━━━ Supplied records ━━━

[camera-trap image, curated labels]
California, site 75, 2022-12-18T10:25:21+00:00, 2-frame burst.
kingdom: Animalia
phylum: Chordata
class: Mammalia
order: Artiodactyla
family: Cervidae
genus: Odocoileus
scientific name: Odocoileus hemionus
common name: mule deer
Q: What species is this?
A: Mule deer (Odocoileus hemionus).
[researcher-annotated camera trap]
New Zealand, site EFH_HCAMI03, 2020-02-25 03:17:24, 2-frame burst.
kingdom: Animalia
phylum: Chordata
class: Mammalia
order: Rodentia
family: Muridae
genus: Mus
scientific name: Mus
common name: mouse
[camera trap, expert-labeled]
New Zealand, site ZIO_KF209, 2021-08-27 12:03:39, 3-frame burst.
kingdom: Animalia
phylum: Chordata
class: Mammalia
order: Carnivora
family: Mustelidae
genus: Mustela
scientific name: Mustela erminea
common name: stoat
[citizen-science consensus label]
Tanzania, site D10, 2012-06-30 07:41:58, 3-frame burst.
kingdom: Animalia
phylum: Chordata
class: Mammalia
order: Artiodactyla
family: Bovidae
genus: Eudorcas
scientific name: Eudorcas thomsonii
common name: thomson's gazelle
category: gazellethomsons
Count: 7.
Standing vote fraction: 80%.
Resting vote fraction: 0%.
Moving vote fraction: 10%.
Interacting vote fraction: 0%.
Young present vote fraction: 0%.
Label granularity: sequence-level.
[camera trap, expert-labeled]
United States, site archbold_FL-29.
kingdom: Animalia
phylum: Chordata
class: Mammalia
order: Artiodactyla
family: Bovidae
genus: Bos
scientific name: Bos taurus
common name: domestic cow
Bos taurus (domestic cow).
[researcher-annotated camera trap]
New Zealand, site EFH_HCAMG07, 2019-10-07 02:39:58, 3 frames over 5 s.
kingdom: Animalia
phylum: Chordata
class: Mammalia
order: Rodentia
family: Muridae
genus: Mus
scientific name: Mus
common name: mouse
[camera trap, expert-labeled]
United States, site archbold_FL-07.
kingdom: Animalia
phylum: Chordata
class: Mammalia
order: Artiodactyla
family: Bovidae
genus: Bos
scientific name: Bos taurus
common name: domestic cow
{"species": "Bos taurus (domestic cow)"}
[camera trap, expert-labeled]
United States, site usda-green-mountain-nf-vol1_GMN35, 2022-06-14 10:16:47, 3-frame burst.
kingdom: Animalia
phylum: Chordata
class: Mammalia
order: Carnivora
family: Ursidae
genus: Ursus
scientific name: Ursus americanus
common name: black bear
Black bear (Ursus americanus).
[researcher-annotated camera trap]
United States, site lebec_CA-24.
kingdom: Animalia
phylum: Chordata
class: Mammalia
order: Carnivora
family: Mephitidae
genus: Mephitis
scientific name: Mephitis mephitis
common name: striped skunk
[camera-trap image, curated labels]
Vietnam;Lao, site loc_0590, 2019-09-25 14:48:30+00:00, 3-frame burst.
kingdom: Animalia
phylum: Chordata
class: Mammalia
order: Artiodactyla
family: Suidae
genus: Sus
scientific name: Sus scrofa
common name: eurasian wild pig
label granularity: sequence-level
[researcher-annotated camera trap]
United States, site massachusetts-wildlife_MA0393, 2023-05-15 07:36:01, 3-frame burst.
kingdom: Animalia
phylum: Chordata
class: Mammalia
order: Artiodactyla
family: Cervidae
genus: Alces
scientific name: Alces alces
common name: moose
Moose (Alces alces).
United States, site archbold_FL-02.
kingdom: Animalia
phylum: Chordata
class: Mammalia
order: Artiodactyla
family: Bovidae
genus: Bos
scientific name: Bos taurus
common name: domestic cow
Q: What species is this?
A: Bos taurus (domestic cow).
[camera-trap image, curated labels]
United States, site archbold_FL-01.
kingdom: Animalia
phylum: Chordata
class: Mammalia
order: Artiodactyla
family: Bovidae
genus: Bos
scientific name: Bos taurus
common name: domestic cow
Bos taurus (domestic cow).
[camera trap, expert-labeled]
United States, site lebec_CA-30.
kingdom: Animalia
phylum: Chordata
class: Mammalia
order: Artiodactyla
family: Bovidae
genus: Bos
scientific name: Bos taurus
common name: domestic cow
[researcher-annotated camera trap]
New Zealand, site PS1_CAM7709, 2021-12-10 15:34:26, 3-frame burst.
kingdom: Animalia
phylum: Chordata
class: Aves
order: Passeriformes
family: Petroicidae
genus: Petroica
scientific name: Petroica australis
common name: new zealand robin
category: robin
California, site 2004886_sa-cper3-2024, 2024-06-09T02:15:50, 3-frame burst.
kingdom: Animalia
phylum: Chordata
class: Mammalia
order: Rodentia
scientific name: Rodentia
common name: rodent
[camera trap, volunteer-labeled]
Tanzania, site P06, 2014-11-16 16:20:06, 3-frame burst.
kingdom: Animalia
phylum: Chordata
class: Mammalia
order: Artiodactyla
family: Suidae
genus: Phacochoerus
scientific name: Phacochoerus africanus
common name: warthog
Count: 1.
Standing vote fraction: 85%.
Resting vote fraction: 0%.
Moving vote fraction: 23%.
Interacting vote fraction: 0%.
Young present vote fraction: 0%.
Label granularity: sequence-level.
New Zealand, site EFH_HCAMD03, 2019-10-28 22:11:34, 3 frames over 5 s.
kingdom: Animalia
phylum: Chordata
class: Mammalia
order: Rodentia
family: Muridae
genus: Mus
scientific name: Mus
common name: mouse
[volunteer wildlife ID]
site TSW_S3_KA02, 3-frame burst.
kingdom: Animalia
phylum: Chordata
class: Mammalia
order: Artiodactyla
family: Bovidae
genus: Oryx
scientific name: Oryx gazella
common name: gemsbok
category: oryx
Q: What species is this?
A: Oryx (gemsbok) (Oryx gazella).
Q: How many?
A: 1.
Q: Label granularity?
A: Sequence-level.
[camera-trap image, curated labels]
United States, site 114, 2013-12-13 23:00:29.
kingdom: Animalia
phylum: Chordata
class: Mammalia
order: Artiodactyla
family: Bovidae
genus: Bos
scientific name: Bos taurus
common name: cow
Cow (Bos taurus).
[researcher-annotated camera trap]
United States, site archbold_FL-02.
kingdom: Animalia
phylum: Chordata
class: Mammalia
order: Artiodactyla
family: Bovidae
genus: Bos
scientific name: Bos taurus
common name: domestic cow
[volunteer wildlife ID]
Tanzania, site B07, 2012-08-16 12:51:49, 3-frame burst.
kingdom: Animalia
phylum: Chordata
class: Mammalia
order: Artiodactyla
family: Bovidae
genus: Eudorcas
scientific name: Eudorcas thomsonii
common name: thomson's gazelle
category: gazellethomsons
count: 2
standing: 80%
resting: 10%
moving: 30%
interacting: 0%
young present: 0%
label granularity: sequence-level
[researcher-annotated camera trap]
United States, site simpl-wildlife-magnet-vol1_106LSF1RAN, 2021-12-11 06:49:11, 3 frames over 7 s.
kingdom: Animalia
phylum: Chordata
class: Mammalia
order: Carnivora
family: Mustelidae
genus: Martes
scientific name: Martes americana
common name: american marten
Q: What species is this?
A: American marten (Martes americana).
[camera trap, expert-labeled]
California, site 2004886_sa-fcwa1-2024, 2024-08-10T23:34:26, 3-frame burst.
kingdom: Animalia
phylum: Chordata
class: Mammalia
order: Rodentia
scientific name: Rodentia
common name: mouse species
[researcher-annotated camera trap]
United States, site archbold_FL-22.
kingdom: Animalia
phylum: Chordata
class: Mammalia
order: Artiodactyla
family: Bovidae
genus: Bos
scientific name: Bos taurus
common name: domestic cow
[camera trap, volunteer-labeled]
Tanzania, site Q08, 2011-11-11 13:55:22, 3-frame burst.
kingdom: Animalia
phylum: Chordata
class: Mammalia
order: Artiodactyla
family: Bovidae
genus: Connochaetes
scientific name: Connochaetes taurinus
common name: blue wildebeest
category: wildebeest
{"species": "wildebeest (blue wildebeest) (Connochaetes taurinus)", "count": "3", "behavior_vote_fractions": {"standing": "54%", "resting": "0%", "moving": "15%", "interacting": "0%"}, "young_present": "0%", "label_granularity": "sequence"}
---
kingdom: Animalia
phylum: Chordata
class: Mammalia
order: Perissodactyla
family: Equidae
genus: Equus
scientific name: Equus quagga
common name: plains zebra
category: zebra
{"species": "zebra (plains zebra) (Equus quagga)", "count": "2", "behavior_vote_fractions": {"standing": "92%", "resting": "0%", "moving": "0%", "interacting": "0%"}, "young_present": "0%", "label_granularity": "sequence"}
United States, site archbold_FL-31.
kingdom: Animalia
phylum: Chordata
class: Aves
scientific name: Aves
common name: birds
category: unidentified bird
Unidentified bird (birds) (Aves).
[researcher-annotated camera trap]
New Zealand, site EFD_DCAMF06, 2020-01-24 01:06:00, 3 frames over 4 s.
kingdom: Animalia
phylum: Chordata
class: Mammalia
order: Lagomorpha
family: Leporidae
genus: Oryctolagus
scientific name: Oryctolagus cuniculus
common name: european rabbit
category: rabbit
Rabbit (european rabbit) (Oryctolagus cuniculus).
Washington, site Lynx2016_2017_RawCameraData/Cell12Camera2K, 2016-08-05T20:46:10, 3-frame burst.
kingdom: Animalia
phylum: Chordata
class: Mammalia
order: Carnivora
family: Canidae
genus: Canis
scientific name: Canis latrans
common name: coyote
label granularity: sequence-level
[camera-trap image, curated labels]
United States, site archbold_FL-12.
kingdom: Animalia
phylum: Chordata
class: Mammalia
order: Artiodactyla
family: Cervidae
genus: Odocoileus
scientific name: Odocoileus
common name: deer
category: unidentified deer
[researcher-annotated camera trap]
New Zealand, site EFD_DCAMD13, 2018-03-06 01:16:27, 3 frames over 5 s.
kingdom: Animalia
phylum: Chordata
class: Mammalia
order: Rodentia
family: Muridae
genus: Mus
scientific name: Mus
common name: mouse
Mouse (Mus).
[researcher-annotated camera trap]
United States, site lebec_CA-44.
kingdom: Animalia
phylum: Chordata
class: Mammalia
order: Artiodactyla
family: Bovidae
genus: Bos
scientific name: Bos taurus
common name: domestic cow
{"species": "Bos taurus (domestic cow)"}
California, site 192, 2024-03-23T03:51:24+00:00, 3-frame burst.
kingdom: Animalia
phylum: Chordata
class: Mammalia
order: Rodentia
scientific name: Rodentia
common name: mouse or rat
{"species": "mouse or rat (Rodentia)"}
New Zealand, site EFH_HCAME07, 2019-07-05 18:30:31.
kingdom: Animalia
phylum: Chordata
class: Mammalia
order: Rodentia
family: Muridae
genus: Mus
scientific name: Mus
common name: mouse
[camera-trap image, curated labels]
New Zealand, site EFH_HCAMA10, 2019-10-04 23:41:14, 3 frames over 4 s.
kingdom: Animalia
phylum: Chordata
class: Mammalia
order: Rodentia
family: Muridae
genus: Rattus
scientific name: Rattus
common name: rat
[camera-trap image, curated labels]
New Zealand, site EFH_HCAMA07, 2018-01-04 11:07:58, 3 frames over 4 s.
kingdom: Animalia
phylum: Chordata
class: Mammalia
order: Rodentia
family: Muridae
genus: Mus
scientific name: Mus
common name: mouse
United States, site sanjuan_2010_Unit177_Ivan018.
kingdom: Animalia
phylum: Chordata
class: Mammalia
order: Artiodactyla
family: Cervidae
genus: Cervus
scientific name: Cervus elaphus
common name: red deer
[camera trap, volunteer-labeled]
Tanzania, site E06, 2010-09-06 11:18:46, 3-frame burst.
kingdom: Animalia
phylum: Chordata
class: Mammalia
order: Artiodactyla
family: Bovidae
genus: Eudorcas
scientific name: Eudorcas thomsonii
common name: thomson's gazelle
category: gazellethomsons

━━━

• **Your objective**: Gather all lines from the records above in which "plains" appears.

• **Answer to this problem**:
common name: plains zebra
{"species": "zebra (plains zebra) (Equus quagga)", "count": "2", "behavior_vote_fractions": {"standing": "92%", "resting": "0%", "moving": "0%", "interacting": "0%"}, "young_present": "0%", "label_granularity": "sequence"}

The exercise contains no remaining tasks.